Monday 23 February 2015
Lecture Room LT0
Engineering Department Trumpington Street
Speaker: Dr Michael Campbell from CERN
Everyone is welcome.
Coffee, tea and biscuits will be provided from 3:45pm.
Hybrid pixel detectors were developed to equip the inner layers of the enormous detectors at CERN’s Large Hadron Collider. The basic building block of these detectors is a monolithic matrix of fully depleted semiconductor diodes connected by high density bump bonding to equally segmented readout chips. In each ASIC readout channel every particle which deposits enough charge in the detector element is detected and assigned to a particular bunch crossing of the LHC beam. The extremely high threshold to noise ratios which are obtained in such systems produce almost noise-free particle images even at very high frame rates. The same detection mechanism can be applied to X-rays and, as each X-ray photon is detected individually, its energy can be measured and spectroscopic or ‘colour’ X-ray images produced.

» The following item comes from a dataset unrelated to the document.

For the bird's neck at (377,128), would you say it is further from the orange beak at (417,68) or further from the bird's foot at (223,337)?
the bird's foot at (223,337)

This presentation will cover the basic concepts of ASIC design for such detectors and recount how the transition from High Energy Physics to X-ray imaging was made. Access to very deep sub-micron CMOS has allowed the implementation of sophisticated on-pixel front-end architectures designed to overcome some of the inherent limitations in the detection process.
Dr Michael Campbell joined CERN in 1988. After an initial period of training in CMOS (Complementary Metal Oxide Semiconductor) circuit design, he started designing pixel detector electronics for High Energy Physics (HEP) experiments. The first full hybrid pixel detector system was used at the WA97 (West Area 97) experiment in the mid-90s. Several generations of CMOS technology later he was a major contributor to the design of the silicon pixel detector of the ALICE (A Large Ion Collider Experiment) experiment and the pixel readout system of the RICH (Ring-imaging Cherenkov) detector of the LHCb (Large Hadron Collider beauty) experiment at the LHC (Large Hadron Collider).
In parallel with his activity in HEP Dr Campbell founded the Medipix Collaborations which have used successive generations of CMOS technology to bring spectroscopic X-ray imaging closer to reality. He is the spokesman of the Medipix2 and Medipix3 Collaborations and has authored or co-authored over 100 scientific publications, mostly in the field of hybrid pixel detectors.